Excerpt —

“I mean, I was within spitting distance of Leonard Maltin.”

“Danny… did you spit on Leonard Maltin?”

The amount of writing I’m doing (or trying to do) at the festival fascinates several people. My impression is that most of the other members of the media are using their social media outlets to feed things in bits and pieces. Having a Japanese simcard means that I cannot tweet 3,000 times and call it a day. (Not that tweeting that much is really a cakewalk by any means.)

But I wanted to pull out the stops, write a few things that accurately explained the festival experience both on busy days and laid back ones. There are moments of frustration, of grave stupidity, of awkwardness, of stupid drama, of hilarious one upmanship, and, most wonderful of all, communal glow.

Look, I started writing this at 2 AM, don’t expect Shakespeare.

Grabbing a quick bagel in the morning at the Roosevelt's cafe and watching a certain TV show.

Grabbing a quick bagel in the morning at the Roosevelt’s cafe and watching a certain TV show.

I woke up early to try and be the first in line for 42nd Street — being 1st is a weird festival badge of honor– and was disappointed. I’d had a late start thanks to my complete ineptitude in regards to SoCal public transportation. (It’s not a touchscreen? It gives change in dollar coins? You don’t have to swipe the card on the way out? I have to push another button or it’ll eat my $20?! Son of a…) So I ended up with #33 and then making a break for it for…

Rory Flynn and me.

Rory Flynn and me.

11:00 AM – Book Signing: Rory Flynn

This was a precision operation. 42nd Street was supposed to start seating at the same time as the signing, so I ducked in to be first. I thanked Ms. Flynn for the talk from the day before, and got a signed copy of her book for a certain mother in my life. She told me that this is one of the first times she’d given the presentation and was very happy that it went over so well, and it really really did.

11:30 AM – 42nd Street (1932)

I scurried back to the Chinese Multiplex just in time for the line to be admitted, meaning I ended up with a perfect center seat at the perfect height. I’d met Anne Marie the night before as we’d both been in Club TCM writing up the festival experiences and hit it off instantly. We talked for a bit before the movie began and realized we pretty much the same schedule for the day, so we were buddies from there on out.

The Q&A before 42nd Street was… bad. Disastrous is probably the right word, but I’ll be more polite than that. Christine Ebersole, an actress who’d starred in the Broadway revival a few years back, talked about what 42nd Street itself means to theater people, which was nice, but there was really nothing there connected to the film, and the decision to take questions from the audience was misguided.

Records supplied —
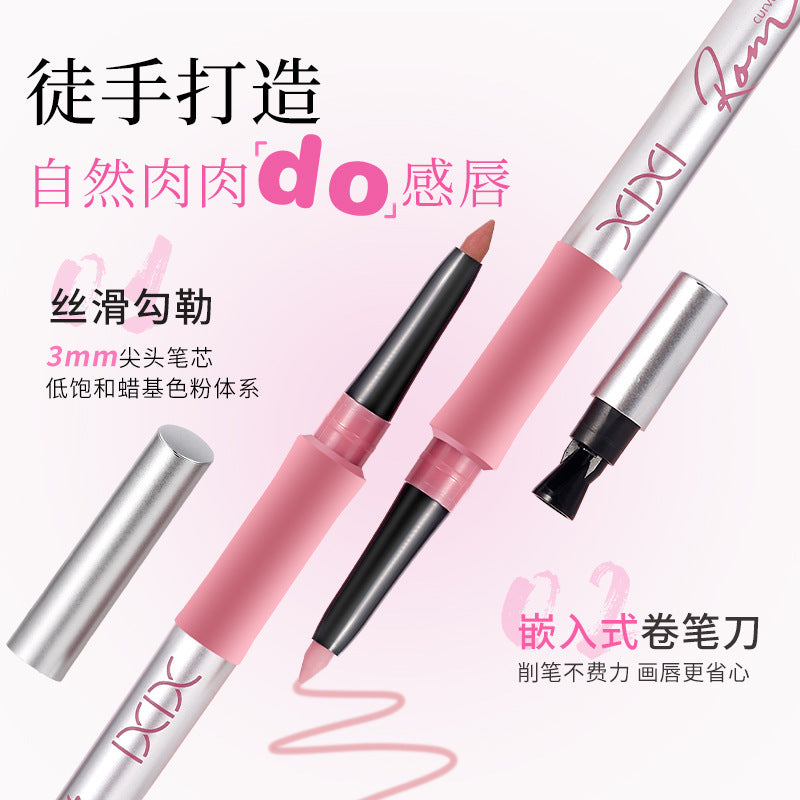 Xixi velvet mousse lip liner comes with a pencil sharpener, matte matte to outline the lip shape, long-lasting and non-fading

...

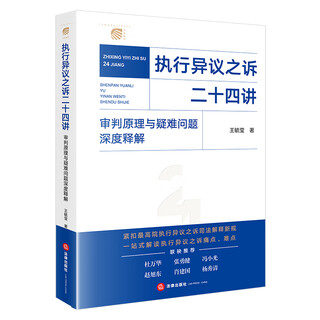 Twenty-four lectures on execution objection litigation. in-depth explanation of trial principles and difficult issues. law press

...

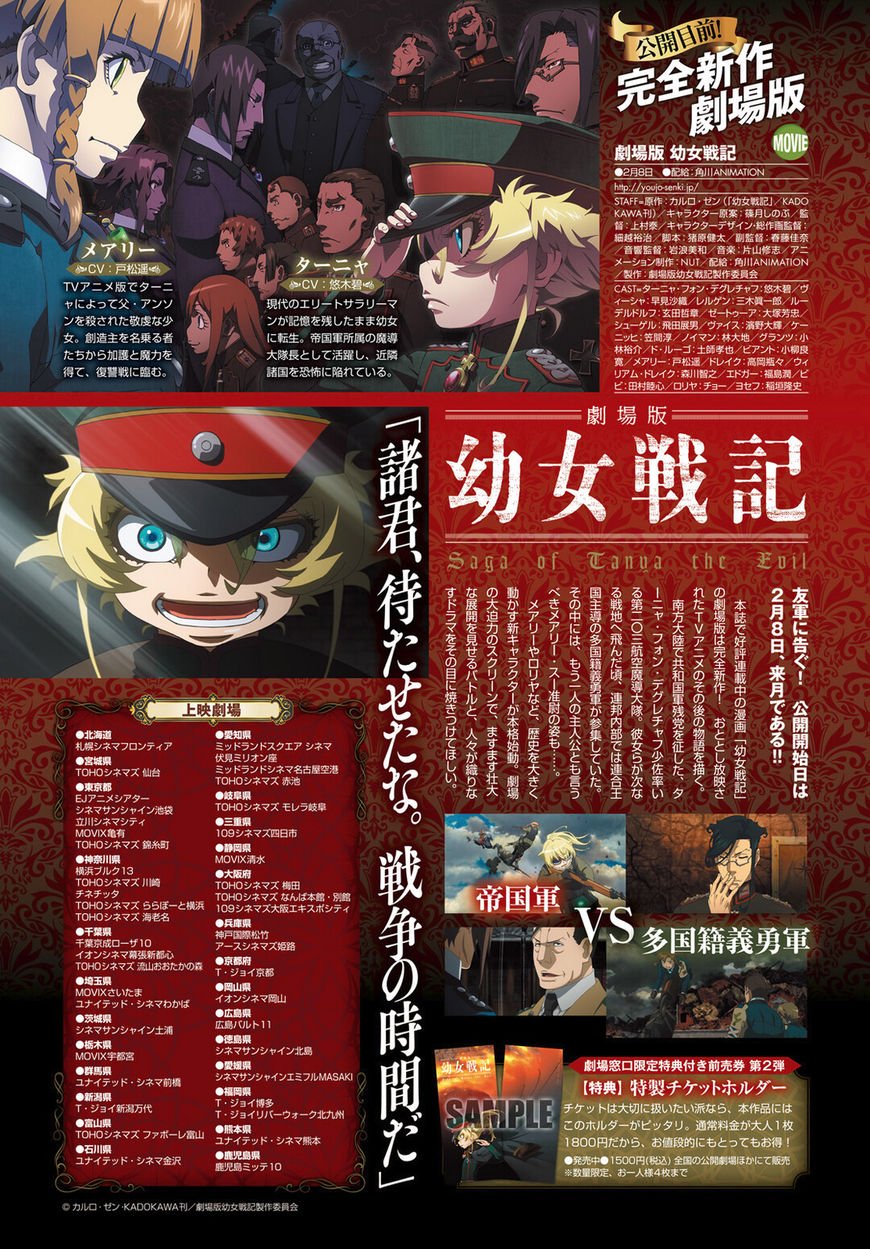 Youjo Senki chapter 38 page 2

Exercise — In the festival blog post, what number did the writer end up with in the line for 42nd Street?

Answer for the task — #33